Segundo os proponentes da iniciativa, o “Guião de Boas Práticas” resulta de um processo de reflexão e aprendizagem colectiva, iniciado no primeiro Simpósio Internacional sobre Género no Judiciário, realizado em Junho de 2024.

Financiado pela União Europeia e co-financiado pela Agência Espanhola de Cooperação Internacional para o Desenvolvimento (AECID) e pelo Escritório das Nações Unidas sobre Drogas e Crime (UNODC), o manual foi concebido como uma ferramenta pedagógica e prática. O objectivo é apoiar juízes, procuradores, advogados e outros profissionais da justiça a reconhecer e mitigar desigualdades estruturais que dificultam o acesso das vítimas à justiça, sobretudo em casos de violência baseada no género.

◆ INFORMAÇÃO EXTRAÍDA ◆
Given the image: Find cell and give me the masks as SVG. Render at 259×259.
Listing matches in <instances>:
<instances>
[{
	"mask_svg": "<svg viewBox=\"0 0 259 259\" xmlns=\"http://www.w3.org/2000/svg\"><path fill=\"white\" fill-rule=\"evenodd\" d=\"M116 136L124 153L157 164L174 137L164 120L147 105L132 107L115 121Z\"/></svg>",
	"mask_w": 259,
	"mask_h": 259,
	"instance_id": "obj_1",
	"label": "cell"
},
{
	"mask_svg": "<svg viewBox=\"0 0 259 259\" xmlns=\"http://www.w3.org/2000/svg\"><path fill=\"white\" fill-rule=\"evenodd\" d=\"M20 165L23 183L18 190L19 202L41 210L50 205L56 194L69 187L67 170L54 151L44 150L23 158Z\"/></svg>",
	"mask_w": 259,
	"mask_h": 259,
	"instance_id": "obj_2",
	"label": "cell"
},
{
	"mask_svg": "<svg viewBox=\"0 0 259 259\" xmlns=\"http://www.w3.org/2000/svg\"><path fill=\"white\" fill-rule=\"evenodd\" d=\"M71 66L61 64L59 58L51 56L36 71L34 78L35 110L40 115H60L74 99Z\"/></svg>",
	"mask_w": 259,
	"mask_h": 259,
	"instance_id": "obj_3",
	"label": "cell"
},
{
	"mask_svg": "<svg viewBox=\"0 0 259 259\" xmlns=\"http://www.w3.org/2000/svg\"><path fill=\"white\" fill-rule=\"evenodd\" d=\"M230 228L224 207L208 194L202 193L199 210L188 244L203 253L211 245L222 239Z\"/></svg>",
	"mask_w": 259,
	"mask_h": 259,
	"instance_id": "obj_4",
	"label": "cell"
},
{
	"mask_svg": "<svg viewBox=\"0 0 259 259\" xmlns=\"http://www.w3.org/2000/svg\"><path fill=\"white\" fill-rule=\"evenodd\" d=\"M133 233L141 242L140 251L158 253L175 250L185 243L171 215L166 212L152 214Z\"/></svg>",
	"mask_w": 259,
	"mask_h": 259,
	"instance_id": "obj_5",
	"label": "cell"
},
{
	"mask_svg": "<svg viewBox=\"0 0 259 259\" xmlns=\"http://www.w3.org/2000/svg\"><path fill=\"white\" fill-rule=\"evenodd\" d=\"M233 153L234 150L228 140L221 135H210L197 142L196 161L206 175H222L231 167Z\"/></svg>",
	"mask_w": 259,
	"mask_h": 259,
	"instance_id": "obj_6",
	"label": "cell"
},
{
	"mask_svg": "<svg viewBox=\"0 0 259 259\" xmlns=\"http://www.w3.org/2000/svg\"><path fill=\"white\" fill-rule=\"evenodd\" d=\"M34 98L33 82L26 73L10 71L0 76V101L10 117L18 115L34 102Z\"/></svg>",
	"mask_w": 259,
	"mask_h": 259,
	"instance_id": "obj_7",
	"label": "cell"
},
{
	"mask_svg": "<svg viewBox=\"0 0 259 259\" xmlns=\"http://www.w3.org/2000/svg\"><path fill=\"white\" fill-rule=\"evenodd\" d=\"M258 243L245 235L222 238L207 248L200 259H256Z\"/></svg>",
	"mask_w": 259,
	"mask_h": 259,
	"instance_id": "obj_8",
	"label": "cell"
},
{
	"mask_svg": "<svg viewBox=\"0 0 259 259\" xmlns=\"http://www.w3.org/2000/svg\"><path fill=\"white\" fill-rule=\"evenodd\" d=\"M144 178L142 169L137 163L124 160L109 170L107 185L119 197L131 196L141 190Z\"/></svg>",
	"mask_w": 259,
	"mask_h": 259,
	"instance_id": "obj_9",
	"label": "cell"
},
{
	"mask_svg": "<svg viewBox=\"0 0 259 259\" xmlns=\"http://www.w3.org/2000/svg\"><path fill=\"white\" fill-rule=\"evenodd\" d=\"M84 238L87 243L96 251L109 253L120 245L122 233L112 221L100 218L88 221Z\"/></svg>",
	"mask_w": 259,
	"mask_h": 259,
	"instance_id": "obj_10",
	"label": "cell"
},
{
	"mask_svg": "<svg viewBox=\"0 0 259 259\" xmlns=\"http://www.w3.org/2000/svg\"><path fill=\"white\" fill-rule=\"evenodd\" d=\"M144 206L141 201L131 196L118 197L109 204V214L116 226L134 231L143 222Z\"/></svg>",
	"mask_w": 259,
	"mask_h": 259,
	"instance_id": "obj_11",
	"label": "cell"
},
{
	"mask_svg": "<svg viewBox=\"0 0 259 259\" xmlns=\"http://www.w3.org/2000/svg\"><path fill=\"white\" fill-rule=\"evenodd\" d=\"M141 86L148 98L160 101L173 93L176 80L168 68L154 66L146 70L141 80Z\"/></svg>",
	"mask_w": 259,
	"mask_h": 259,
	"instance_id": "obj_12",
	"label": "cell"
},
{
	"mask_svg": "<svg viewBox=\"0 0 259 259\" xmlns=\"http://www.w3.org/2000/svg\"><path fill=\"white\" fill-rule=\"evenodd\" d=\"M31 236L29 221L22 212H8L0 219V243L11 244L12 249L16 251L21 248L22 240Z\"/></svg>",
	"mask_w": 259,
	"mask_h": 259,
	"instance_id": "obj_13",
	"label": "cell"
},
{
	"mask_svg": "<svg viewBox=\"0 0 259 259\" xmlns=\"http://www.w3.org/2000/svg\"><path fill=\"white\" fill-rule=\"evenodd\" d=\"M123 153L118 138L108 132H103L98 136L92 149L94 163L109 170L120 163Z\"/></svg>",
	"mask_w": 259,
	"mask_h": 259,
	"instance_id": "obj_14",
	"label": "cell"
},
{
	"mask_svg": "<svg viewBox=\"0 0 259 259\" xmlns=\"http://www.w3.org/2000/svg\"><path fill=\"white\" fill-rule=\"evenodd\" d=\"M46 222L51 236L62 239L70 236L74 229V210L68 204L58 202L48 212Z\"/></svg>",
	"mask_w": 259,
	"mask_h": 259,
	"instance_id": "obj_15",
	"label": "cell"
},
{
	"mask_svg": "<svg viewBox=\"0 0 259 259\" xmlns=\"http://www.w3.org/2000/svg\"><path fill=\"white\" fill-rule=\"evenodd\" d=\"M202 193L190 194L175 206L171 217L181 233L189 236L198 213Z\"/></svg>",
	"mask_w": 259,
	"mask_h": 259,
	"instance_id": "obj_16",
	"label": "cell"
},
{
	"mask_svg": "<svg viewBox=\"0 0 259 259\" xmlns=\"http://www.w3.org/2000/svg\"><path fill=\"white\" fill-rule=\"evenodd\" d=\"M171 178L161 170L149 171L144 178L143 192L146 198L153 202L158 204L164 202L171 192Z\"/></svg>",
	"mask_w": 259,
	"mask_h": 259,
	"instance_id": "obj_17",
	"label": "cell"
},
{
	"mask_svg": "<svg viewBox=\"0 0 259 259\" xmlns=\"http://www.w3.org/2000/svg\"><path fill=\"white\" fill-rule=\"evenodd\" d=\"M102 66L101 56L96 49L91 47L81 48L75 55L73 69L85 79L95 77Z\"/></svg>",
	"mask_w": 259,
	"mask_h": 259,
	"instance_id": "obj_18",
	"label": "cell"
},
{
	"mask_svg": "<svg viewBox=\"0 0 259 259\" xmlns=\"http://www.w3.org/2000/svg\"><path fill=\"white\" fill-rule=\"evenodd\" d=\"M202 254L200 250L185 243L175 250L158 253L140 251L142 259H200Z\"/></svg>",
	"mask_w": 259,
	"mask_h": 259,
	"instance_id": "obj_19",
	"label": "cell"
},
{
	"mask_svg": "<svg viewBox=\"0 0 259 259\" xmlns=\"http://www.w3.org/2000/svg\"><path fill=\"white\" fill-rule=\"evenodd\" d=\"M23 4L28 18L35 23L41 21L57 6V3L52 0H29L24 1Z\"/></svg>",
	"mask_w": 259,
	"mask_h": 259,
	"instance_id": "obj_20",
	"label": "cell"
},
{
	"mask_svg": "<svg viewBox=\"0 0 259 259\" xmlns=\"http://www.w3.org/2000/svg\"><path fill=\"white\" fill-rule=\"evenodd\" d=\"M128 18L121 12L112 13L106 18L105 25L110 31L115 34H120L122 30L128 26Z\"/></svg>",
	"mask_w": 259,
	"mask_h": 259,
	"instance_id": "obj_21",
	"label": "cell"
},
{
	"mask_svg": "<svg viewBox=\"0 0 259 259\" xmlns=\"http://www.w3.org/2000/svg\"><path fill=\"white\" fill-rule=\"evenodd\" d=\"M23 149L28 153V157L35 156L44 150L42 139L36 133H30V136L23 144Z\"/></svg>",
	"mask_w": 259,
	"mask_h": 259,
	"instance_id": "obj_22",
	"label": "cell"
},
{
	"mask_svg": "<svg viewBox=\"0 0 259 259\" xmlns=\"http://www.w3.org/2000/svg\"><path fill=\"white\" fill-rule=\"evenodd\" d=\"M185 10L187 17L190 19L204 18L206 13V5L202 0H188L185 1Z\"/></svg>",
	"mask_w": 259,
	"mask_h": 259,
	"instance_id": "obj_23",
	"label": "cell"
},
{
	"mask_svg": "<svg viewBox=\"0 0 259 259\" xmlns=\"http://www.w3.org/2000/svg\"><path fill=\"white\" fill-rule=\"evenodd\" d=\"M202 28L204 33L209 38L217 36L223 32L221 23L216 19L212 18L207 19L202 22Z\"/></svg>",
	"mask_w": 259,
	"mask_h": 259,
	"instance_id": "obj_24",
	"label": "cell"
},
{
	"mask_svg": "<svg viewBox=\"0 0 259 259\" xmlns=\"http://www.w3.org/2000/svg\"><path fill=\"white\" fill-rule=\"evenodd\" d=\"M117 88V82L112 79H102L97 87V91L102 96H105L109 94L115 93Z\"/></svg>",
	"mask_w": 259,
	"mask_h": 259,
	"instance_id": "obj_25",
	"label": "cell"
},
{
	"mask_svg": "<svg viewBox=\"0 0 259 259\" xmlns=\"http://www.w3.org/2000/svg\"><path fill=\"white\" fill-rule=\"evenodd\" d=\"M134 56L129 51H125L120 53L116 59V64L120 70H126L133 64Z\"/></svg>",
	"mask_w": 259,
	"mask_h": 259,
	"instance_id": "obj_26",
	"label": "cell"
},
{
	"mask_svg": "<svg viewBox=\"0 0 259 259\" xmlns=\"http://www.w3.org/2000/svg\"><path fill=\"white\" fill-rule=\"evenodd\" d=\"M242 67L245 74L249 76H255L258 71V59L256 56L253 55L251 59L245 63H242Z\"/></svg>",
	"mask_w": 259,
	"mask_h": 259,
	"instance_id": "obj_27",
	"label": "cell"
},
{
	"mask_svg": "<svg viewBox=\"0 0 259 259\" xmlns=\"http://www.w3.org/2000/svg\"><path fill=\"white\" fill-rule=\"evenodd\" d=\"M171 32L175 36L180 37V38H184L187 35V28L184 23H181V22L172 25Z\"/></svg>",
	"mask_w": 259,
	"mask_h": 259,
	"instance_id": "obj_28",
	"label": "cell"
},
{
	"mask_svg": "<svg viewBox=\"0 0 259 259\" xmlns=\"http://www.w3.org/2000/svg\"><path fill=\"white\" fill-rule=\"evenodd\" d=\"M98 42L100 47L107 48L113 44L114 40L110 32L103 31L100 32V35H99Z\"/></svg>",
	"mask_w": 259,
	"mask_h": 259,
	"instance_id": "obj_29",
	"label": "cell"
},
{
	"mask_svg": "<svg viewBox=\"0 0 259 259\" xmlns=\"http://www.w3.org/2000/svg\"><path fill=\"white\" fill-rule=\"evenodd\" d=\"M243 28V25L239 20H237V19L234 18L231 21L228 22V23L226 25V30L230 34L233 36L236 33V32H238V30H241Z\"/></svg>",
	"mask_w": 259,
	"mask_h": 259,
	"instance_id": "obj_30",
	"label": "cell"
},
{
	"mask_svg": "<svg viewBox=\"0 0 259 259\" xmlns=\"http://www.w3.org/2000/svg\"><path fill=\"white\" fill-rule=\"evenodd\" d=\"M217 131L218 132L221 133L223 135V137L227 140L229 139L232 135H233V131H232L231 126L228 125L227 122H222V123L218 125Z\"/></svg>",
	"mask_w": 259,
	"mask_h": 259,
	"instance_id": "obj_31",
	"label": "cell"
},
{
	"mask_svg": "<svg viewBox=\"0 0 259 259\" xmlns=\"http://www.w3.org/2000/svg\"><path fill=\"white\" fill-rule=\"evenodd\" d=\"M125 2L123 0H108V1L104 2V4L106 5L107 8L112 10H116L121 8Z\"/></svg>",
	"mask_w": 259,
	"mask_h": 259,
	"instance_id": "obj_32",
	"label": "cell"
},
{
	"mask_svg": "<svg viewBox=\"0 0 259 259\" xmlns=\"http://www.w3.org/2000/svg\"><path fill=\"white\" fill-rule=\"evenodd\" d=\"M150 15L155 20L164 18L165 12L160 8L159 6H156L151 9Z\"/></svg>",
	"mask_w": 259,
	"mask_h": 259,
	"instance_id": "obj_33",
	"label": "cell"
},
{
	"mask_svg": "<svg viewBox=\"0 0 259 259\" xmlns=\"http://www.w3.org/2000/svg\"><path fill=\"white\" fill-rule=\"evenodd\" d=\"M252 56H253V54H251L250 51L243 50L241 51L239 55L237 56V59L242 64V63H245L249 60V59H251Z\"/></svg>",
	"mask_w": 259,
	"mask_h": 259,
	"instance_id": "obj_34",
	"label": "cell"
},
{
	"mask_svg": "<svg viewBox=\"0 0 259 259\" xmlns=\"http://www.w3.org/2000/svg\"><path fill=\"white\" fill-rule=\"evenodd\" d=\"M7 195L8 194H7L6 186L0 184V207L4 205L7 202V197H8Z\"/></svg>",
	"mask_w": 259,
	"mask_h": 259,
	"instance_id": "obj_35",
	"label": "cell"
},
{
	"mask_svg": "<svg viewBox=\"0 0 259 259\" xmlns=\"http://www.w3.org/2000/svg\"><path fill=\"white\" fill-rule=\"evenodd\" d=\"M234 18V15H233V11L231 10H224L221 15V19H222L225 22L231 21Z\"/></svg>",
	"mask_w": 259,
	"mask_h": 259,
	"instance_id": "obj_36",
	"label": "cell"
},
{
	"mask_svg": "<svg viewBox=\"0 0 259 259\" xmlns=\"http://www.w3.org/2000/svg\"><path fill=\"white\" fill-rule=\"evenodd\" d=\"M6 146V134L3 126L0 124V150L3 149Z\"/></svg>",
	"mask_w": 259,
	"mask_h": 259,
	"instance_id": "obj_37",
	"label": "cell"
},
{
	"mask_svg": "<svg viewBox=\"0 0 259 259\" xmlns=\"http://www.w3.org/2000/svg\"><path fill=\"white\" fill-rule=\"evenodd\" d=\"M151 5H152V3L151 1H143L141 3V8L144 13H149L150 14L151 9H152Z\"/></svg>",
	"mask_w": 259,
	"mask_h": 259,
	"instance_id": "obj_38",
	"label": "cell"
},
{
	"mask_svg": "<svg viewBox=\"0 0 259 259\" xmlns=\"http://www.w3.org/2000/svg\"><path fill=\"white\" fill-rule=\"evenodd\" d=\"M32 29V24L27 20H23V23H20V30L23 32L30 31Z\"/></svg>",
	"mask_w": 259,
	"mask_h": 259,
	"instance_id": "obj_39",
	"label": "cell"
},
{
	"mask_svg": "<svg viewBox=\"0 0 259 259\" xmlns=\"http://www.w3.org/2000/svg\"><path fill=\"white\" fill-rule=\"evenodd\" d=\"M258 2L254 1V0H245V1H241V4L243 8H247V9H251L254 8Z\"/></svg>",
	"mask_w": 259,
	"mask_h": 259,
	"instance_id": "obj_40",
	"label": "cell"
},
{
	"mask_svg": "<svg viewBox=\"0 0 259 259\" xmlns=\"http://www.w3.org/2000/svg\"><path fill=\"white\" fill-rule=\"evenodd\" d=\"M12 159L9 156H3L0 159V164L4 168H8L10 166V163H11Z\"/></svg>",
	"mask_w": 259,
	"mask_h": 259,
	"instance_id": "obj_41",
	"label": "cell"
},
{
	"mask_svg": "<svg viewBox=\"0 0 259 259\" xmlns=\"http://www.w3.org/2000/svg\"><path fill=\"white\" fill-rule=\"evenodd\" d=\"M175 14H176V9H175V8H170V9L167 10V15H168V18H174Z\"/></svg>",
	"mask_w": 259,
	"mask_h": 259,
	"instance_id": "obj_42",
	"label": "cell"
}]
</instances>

◆ TAREFA ATRIBUÍDA A ◆
De acordo com o texto para análise, quando se realizou o primeiro Simpósio Internacional sobre Género no Judiciário?
◆ TAREFA ATRIBUÍDA B ◆
Traduza para inglês a seguinte frase do texto para análise: «O objectivo é apoiar juízes, procuradores, advogados e outros profissionais da justiça a reconhecer e mitigar desigualdades estruturais que dificultam o acesso das vítimas à justiça, sobretudo em casos de violência baseada no género.»
As linhas não têm qualquer papel nesta parte.

◆ RESPOSTA A ◆
Em Junho de 2024.

◆ RESPOSTA B ◆
The goal is to support judges, prosecutors, lawyers, and other justice professionals in recognizing and mitigating structural inequalities that hinder victims' access to justice, especially in cases of gender-based violence.